The Wall Street Journal reveals the CIA program so secret that Democrats allege the agency never shared it with Congress, breaking the law on oversight of intelligence. It’s so shocking that Dick Cheney allegedly told George Tenet to shield it from America’s elected representatives. Hold onto your hats! The CIA secretly planned … to capture and/or kill … al-Qaeda’s top leaders.
I hear you gasp in shock over this news:
A secret Central Intelligence Agency initiative terminated by Director Leon Panetta was an attempt to carry out a 2001 presidential authorization to capture or kill al Qaeda operatives, according to former intelligence officials familiar with the matter.
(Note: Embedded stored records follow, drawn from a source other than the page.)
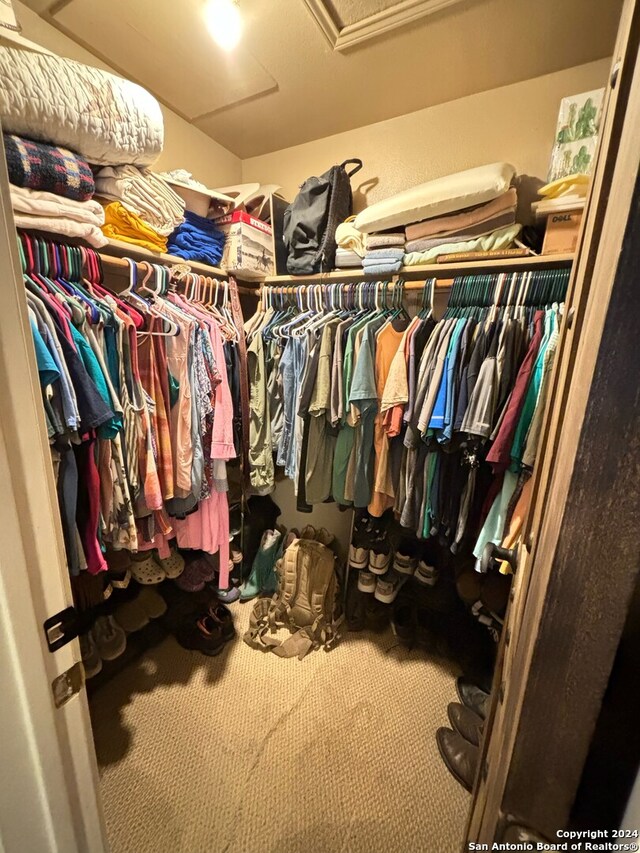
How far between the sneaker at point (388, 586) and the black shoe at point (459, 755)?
21.0 inches

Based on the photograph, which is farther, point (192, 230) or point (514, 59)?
point (192, 230)

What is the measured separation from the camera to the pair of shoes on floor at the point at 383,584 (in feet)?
5.71

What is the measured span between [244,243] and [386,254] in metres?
0.64

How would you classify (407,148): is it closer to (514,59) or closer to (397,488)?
(514,59)

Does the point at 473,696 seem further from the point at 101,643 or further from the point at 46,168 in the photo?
the point at 46,168

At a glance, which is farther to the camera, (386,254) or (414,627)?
(414,627)

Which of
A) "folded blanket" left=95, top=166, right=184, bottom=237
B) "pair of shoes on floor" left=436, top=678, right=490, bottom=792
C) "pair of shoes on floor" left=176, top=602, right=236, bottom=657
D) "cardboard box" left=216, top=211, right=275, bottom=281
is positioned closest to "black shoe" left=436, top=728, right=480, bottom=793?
"pair of shoes on floor" left=436, top=678, right=490, bottom=792

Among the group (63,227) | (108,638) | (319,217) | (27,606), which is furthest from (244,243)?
(108,638)

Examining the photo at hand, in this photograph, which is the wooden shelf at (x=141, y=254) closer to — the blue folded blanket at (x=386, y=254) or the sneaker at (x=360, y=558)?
the blue folded blanket at (x=386, y=254)

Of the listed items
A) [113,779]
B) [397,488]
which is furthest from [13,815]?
[397,488]

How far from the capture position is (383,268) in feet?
4.57

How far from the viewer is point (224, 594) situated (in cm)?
189

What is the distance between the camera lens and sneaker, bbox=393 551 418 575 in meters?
1.71

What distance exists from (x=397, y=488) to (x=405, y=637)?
0.86 meters
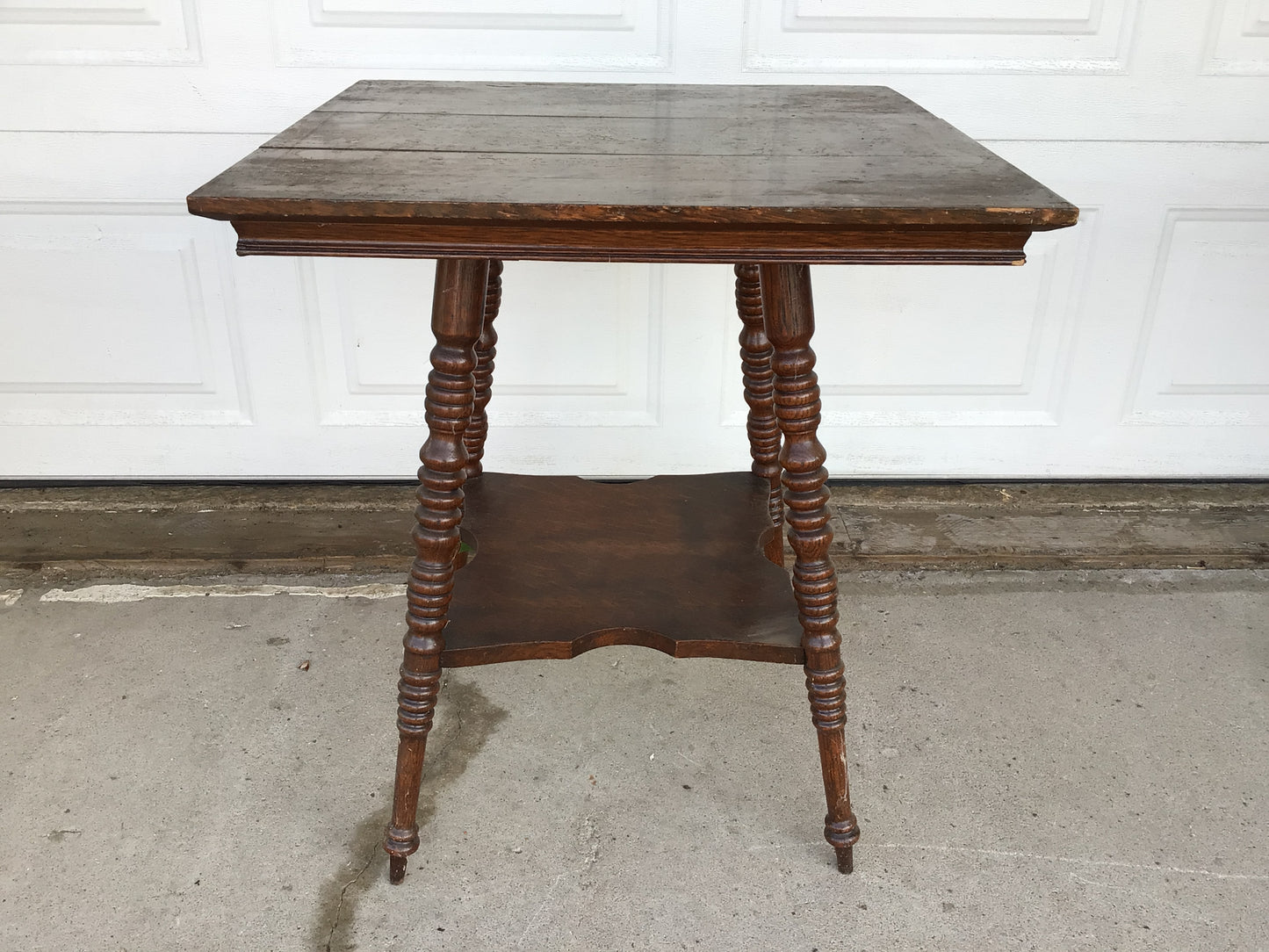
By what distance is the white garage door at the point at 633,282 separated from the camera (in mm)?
2047

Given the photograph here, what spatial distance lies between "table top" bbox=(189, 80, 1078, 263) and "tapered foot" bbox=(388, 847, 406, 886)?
84cm

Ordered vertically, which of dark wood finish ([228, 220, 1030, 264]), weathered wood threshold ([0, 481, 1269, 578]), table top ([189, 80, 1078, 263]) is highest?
table top ([189, 80, 1078, 263])

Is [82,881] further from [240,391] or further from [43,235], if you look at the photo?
[43,235]

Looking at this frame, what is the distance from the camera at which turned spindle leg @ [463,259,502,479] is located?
179cm

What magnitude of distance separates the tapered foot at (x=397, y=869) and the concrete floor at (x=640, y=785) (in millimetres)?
27

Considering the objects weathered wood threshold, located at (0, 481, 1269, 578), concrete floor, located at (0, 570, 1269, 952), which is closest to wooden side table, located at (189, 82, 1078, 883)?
concrete floor, located at (0, 570, 1269, 952)

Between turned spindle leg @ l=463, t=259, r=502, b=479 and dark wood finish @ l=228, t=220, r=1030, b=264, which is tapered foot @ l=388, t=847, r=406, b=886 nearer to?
turned spindle leg @ l=463, t=259, r=502, b=479

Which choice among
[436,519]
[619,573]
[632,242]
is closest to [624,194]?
[632,242]

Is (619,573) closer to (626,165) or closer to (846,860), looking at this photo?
(846,860)

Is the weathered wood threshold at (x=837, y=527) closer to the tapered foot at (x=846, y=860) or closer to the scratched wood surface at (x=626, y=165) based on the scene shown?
the tapered foot at (x=846, y=860)

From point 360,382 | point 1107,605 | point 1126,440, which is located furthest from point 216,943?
point 1126,440

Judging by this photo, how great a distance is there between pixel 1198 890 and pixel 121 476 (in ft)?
7.34

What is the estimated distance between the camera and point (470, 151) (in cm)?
133

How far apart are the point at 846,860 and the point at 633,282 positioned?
1229mm
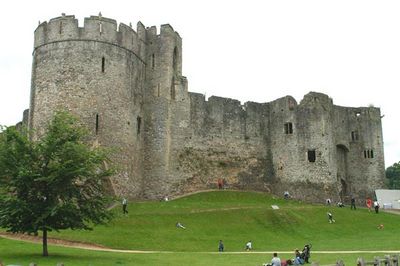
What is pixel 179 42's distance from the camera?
5703 centimetres

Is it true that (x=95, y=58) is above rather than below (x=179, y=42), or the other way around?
below

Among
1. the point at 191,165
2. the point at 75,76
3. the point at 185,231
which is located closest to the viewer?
the point at 185,231

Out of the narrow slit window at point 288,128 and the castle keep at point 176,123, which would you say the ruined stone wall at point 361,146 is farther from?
the narrow slit window at point 288,128

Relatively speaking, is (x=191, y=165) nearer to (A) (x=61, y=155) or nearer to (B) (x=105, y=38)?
(B) (x=105, y=38)

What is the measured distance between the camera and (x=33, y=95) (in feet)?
159

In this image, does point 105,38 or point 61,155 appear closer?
point 61,155

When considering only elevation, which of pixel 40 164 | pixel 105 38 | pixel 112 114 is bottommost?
pixel 40 164

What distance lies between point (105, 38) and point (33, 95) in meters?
8.00

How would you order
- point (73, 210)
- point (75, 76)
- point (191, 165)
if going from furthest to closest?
1. point (191, 165)
2. point (75, 76)
3. point (73, 210)

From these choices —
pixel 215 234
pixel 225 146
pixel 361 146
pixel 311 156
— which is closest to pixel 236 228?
pixel 215 234

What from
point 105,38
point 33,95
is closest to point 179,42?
point 105,38

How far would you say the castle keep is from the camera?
47.2 meters

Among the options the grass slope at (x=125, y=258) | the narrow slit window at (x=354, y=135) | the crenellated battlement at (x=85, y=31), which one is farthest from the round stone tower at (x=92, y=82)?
the narrow slit window at (x=354, y=135)

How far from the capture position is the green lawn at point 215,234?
27.8 meters
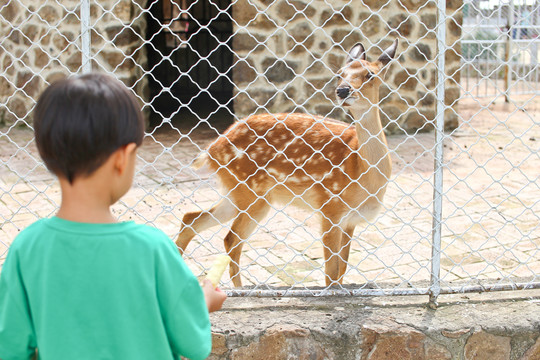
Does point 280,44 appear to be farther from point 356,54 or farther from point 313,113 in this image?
point 356,54

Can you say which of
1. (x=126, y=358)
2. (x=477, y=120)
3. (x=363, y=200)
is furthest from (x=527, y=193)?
(x=126, y=358)

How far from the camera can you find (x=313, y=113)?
28.9ft

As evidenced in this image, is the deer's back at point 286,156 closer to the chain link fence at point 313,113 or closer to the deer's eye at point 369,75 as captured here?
the chain link fence at point 313,113

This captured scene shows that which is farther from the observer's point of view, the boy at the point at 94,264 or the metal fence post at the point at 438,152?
the metal fence post at the point at 438,152

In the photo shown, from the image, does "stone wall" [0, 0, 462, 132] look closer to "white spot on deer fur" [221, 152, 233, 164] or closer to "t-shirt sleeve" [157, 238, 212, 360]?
"white spot on deer fur" [221, 152, 233, 164]

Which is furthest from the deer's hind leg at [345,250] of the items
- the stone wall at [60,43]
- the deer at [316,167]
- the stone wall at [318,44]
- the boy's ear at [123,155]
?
the stone wall at [60,43]

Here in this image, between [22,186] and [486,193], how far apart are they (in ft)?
14.3

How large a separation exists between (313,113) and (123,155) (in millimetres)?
7201

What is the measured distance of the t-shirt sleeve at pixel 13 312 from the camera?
176cm

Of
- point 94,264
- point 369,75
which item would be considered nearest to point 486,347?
point 369,75

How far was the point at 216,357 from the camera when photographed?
123 inches

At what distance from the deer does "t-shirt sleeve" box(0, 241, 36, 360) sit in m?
2.36

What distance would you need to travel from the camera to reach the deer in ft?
13.3

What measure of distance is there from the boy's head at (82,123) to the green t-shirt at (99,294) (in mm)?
167
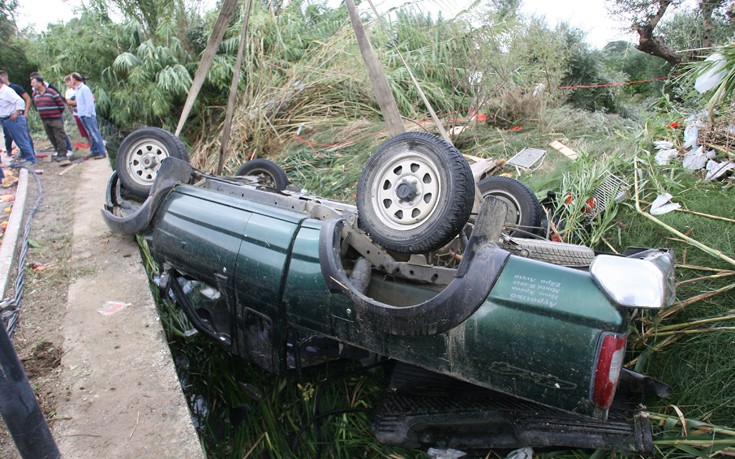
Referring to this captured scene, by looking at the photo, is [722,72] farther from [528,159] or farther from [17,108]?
[17,108]

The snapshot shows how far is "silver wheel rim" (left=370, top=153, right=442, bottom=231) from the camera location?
8.34 feet

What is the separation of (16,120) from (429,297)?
8.77 metres

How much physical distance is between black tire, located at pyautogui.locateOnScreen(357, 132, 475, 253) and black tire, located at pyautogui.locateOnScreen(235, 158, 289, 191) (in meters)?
2.21

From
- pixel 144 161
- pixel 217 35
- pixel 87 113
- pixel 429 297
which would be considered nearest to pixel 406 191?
pixel 429 297

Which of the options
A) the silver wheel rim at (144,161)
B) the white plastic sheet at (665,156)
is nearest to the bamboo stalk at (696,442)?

The precise nature of the highly classified effort isn’t clear, and the CIA won’t comment on its substance.
According to current and former government officials, the agency spent money on planning and possibly some training. It was acting on a 2001 presidential legal pronouncement, known as a finding, which authorized the CIA to pursue such efforts. The initiative hadn’t become fully operational at the time Mr. Panetta ended it.
In 2001, the CIA also examined the subject of targeted assassinations of al Qaeda leaders, according to three former intelligence officials. It appears that those discussions tapered off within six months. It isn’t clear whether they were an early part of the CIA initiative that Mr. Panetta stopped.
Let’s see. Democrats want to make hay over a program to kill Osama bin Laden, Ayman al-Zawahiri, and the rest of the radical Islamist looney tunes? Best of luck with that. Show of hands: who in the US doesn’t want the heads of bin Laden and Zawahiri on a pike? Anyone? Anyone? Bueller? Bueller?
Congress authorized the Bush administration to use force against AQ. At the same time, the executive order against targeted assassinations remains in force, but that hardly applies to an enemy at war. The entire point of authorizing force is to make your enemies dead by, like, y’know, killing them. Whether the CIA or the military carries out the mission makes no difference to me and probably not to 99% of the American public outside the Beltway, or I suspect, inside the Beltway either.
Why keep it secret? Apparently the CIA dropped it in the planning stages for some reason after six months, which means that there wasn’t anything to report. Perhaps the CIA didn’t want the operational parameters of the program to leak, in case they reactivated the mission. However, it’s not as if anyone in the US doubted that we would kill anyone in AQ’s top network if we had the chance. We didn’t exactly keep that a secret.
If Democrats want to score political points against George Bush and Dick Cheney for wanting Osama bin Laden and Ayman al-Zawahiri dead, they may find that a tough sell to their constituents.
Update: Commenter Coldwarrior explains “findings” as a legal term, and explains why this means the Democrats’ argument doesn’t hold up at all:
It was acting on a 2001 presidential legal pronouncement, known as a finding, which authorized the CIA to pursue such efforts.
A “finding” is a stringent legal procedure, and is required that the President, obviously, the DCI, Attorney General, the key leadership of the Senate and House Oversight Committees, and others if it has direct impact, and is a rigorous process.
That a “finding” was in order, as pointed out buried in the third paragraph…then whomever were the key members of the Senate and House Committees knew about this. Otherwise, no finding.
Not all committee members, and certainly not the entire House of Senate, needed to be brought on board. But that little word “finding” implies a good deal more than the current congressional /Dem leadership is willing to discuss.
Since they’re not disputing the “finding” part of the story, it seems as though the entire controversy is a non-starter.